Biblical and Hellenistic philosophical monotheism were unified in their rejection of myth and polytheism. But the direction of their critique was different. For Plato and Platonism, the world of sensible things and change is a distraction: “Physical sensations and poetical imitations of them enslave the mind in the world of change and subject to its flux. But rational contemplation of what is really real, above and beyond all change and becoming, exalts the thinker beyond this apparent world and satisfies the desire to understand why things must be as they are.
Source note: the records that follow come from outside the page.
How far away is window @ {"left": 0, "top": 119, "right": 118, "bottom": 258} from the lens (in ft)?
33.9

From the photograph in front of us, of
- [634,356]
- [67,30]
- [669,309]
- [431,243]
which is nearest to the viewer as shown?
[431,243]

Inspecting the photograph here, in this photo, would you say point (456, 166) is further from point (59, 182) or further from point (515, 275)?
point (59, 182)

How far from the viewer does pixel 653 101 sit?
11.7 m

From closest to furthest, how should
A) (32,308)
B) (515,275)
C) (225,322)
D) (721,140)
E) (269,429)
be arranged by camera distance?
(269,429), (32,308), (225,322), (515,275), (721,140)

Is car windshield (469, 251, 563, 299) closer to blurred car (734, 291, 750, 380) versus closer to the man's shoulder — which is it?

In rational contemplation of purified concepts, the philosopher even may be said to participate in eternity, no longer a slave, tossed here and there by ever sense experience, without any knowledge of the abiding form of reality” (Hinlicky, Divine Complexity: The Rise of Creedal Christianity , 174-5).

In this stability, the philosopher becomes like God, the God who is “eminently Mind.” He must be Mind because he is certainly not material, and being Mind is the only possible alternative to being matter (175). God is known negatively, as the negation of everything that is characteristic of sensible reality. For philosophical monotheism, union with God means becoming “indestructible as God is thought to be by removal from relationships with others and the world and indeed one’s own body” (178).

This program contains “the seeds of its own cancellation.” Negative theology “was driven by an insatiable quest to attain to ‘God beyond God’ – beyond being as well as becoming, beyond mind as well as matter – to the point where God becomes indistinguishable from nothing.” Following Jenson, Hinlicky suggests that modern atheism is the culmination of “the historical journey of negative theology through Western civilization” (176).